Emit a verbatim copy of the lines running from the line with "What is the distance spanning" through the end of the material below.

━━━━━━━━━━

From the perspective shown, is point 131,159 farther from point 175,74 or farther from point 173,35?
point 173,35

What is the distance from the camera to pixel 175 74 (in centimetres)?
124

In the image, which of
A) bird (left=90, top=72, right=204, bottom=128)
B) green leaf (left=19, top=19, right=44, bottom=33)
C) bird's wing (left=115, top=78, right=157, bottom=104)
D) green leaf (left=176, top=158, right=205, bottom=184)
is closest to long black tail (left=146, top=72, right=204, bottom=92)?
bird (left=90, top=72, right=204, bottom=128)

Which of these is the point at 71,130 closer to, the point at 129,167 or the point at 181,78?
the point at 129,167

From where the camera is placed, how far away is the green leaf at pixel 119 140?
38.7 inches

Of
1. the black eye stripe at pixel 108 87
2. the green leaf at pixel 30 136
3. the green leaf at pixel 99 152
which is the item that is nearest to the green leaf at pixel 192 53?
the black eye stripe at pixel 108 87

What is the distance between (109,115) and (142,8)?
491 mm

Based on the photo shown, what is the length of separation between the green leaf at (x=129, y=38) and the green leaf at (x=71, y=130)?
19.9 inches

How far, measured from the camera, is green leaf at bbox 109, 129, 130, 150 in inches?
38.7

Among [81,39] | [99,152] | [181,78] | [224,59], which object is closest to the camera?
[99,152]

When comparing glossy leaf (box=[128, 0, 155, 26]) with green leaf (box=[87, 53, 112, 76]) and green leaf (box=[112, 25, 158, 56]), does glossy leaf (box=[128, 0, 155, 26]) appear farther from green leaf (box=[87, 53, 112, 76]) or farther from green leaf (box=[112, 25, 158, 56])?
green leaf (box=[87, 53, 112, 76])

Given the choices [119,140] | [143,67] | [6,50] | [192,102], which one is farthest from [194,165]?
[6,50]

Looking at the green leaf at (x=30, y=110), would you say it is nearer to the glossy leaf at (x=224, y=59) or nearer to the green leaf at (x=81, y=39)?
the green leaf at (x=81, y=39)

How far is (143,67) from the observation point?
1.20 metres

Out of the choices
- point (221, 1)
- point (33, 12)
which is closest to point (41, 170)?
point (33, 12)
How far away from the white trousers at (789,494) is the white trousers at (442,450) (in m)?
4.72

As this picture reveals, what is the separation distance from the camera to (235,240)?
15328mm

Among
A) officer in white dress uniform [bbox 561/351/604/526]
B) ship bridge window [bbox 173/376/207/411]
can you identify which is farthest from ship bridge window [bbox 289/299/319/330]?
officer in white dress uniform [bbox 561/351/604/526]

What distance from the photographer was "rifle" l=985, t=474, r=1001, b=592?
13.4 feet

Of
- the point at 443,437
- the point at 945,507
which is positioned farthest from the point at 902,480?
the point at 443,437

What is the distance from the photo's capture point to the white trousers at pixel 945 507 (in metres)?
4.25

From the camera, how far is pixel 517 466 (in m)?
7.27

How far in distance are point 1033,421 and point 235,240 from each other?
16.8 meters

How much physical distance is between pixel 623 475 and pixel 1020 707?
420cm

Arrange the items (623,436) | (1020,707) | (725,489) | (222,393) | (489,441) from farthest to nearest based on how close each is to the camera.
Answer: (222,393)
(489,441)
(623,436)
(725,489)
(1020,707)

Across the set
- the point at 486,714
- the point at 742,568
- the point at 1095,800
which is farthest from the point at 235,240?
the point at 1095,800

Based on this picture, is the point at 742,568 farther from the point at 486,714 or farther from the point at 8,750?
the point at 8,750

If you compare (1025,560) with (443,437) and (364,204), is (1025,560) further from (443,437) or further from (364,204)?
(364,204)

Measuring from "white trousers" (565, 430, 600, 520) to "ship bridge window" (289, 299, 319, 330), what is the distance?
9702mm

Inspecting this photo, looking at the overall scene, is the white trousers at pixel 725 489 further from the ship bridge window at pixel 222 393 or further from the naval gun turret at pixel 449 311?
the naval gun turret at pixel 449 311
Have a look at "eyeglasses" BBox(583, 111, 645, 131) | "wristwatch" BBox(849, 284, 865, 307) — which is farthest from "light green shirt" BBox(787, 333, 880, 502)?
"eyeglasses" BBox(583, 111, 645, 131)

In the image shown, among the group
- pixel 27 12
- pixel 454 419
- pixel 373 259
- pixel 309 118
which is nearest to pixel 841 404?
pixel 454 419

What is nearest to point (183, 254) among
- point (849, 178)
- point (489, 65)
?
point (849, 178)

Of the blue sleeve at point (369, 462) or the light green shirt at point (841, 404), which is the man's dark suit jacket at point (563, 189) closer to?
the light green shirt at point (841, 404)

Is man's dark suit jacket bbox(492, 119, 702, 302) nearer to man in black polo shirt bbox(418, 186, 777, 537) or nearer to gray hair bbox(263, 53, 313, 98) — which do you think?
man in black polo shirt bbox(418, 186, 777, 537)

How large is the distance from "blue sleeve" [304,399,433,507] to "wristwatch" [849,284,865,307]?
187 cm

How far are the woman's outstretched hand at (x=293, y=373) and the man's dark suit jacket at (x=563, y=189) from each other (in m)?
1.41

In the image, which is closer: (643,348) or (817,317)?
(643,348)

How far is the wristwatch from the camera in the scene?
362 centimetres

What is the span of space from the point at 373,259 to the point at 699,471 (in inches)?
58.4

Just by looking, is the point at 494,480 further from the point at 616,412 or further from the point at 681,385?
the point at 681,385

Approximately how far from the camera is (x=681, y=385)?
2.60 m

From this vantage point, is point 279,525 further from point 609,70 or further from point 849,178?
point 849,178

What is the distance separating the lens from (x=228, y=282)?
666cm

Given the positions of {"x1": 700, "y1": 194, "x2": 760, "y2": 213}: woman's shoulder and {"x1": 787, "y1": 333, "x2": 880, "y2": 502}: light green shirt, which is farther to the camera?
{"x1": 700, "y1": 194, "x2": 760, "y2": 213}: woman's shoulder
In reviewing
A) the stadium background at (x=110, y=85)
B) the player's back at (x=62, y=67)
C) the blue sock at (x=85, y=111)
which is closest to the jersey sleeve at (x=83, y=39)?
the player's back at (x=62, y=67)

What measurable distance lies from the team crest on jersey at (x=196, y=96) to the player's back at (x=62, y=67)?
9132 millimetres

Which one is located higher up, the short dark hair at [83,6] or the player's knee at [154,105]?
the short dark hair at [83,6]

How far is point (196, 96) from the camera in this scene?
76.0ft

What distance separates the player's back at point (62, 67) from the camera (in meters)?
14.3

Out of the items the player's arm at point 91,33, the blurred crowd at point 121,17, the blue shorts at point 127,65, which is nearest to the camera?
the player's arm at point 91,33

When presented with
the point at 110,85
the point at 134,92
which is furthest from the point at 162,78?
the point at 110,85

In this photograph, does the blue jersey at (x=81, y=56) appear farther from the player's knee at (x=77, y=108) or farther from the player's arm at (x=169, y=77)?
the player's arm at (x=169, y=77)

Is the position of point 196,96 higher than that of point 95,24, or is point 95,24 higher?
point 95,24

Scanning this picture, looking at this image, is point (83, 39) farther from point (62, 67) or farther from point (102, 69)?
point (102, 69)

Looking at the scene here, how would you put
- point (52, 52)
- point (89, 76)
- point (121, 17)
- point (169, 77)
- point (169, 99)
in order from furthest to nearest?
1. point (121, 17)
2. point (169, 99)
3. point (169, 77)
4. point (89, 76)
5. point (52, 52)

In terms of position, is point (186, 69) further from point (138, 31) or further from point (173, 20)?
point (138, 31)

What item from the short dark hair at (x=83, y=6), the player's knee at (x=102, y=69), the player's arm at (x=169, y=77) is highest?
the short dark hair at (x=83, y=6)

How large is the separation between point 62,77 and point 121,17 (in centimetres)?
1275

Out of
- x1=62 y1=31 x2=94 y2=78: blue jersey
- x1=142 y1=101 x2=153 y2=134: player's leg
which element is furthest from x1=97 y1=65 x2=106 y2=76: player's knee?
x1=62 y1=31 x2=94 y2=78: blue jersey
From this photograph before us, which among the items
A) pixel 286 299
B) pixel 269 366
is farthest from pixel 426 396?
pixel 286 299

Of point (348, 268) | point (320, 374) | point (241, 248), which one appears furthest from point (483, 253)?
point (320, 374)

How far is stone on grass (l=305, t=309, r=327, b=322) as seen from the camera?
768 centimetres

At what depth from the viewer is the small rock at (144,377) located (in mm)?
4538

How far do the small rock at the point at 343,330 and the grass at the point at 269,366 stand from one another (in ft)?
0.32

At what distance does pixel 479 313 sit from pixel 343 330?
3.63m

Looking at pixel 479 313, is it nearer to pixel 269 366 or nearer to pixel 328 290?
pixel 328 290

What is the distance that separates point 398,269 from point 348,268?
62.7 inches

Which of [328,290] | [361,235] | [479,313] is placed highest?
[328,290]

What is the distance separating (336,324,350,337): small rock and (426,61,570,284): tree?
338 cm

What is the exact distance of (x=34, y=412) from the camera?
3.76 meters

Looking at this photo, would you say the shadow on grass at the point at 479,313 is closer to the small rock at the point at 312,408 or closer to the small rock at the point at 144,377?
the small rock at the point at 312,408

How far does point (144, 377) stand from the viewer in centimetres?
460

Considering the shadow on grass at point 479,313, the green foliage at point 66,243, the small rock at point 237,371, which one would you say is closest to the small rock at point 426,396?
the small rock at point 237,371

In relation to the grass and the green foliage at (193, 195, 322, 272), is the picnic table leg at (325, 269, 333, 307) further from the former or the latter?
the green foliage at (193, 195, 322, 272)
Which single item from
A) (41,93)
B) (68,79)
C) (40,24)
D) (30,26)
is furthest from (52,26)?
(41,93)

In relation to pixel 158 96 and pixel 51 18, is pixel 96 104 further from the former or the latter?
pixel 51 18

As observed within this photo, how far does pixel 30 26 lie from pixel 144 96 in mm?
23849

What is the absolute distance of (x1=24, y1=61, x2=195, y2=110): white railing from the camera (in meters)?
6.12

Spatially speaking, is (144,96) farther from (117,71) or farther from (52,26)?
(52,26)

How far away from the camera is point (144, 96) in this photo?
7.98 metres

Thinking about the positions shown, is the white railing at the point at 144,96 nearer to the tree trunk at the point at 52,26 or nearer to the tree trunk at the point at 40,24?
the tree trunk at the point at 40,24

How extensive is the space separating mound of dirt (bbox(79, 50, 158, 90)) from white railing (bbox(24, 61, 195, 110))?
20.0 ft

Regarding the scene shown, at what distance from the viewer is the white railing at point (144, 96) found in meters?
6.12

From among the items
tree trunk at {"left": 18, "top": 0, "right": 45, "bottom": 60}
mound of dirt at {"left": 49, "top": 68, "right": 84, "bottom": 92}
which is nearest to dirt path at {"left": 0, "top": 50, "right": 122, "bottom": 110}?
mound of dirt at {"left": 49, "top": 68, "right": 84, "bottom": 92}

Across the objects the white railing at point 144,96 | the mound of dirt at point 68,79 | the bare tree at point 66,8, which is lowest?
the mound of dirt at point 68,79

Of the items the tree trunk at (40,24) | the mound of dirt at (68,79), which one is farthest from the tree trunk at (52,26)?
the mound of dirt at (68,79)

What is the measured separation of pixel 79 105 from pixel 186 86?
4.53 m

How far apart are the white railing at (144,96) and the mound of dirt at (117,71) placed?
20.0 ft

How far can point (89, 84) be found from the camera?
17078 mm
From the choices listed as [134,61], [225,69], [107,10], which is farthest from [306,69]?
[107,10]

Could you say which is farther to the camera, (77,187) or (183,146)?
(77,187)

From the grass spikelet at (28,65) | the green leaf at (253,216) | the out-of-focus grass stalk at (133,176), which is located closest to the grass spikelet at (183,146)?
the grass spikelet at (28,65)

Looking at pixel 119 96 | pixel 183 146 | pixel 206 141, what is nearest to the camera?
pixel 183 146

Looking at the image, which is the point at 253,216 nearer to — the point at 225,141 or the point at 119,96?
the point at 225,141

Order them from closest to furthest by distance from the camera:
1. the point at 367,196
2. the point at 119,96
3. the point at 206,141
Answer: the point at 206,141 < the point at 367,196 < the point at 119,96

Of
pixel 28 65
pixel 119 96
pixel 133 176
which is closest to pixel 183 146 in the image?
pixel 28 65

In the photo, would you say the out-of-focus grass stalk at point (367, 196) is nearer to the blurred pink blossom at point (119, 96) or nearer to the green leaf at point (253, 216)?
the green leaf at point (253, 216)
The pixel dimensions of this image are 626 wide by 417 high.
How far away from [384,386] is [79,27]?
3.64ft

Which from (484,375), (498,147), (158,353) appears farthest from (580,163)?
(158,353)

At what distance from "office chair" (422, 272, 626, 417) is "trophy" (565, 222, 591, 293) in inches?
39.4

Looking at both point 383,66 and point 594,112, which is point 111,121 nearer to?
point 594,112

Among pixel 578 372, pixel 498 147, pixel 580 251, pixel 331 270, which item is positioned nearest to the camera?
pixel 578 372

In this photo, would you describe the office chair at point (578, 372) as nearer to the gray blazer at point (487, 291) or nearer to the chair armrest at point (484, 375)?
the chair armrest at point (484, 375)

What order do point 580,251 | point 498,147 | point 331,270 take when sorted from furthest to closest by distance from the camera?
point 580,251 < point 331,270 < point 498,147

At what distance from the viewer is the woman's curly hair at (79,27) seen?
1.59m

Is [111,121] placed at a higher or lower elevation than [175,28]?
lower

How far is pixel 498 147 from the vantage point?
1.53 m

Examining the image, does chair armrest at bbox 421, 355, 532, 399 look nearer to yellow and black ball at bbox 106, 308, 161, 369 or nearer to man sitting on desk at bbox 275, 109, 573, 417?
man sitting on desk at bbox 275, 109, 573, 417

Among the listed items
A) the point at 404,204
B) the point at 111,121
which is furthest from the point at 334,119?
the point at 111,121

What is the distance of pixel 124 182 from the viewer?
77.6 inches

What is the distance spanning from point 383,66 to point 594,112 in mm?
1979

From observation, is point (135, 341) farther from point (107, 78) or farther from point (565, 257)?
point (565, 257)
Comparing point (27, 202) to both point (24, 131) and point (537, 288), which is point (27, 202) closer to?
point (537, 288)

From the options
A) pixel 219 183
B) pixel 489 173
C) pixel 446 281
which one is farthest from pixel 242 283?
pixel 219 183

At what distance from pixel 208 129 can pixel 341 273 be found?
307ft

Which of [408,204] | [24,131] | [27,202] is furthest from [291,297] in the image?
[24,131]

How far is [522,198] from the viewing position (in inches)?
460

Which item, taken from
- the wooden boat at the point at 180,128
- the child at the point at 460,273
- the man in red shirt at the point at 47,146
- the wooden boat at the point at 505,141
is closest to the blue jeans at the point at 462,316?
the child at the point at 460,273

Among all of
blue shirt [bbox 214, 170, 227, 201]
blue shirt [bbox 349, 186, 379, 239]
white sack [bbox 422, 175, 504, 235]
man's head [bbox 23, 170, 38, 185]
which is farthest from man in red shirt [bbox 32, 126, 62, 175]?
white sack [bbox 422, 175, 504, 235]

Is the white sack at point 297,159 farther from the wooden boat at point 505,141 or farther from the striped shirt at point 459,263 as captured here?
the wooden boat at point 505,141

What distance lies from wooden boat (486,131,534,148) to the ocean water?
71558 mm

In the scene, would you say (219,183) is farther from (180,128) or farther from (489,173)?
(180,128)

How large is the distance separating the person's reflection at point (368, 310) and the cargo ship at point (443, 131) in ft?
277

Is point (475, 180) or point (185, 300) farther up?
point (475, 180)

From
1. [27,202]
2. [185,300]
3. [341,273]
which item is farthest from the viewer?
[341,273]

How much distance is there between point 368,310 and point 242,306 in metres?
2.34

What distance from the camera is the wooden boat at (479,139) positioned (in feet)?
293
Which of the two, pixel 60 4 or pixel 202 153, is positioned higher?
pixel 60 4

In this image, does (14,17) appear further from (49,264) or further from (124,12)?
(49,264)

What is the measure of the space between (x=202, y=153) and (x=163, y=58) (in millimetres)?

━━━━━━━━━━

• [The output]:
What is the distance spanning from point 383,66 to point 594,112 in mm?
1979

From observation, is point (135, 341) farther from point (107, 78) or farther from point (565, 257)?
point (565, 257)
Comparing point (27, 202) to both point (24, 131) and point (537, 288), which is point (27, 202) closer to?
point (537, 288)

From the options
A) pixel 219 183
B) pixel 489 173
C) pixel 446 281
which one is farthest from pixel 242 283?
pixel 219 183

At what distance from pixel 208 129 can pixel 341 273 be found?
307ft

Which of [408,204] | [24,131] | [27,202] is furthest from [291,297] in the image?
[24,131]

How far is [522,198] from the viewing position (in inches)?
460

Which item, taken from
- the wooden boat at the point at 180,128
- the child at the point at 460,273
- the man in red shirt at the point at 47,146
- the wooden boat at the point at 505,141
is closest to the blue jeans at the point at 462,316?
the child at the point at 460,273

Among all of
blue shirt [bbox 214, 170, 227, 201]
blue shirt [bbox 349, 186, 379, 239]
white sack [bbox 422, 175, 504, 235]
man's head [bbox 23, 170, 38, 185]
which is farthest from man in red shirt [bbox 32, 126, 62, 175]?
white sack [bbox 422, 175, 504, 235]

Is the white sack at point 297,159 farther from the wooden boat at point 505,141 or farther from the striped shirt at point 459,263 as captured here?
the wooden boat at point 505,141

What distance lies from wooden boat (486,131,534,148) to the ocean water?
71558 mm

In the scene, would you say (219,183) is farther from (180,128) or farther from (489,173)?
(180,128)

How large is the distance separating the person's reflection at point (368, 310) and the cargo ship at point (443, 131) in ft?
277

Is point (475, 180) or point (185, 300) farther up?
point (475, 180)

From
1. [27,202]
2. [185,300]
3. [341,273]
which item is farthest from the viewer?
[341,273]

How much distance is there between point 368,310 and point 242,306 in metres?
2.34

What distance from the camera is the wooden boat at (479,139) positioned (in feet)?
293
Which of the two, pixel 60 4 or pixel 202 153, is positioned higher?
pixel 60 4

In this image, does (14,17) appear further from (49,264) or further from (124,12)?
(49,264)

What is the measure of the space between (x=202, y=153) and (x=163, y=58) (in millimetres)?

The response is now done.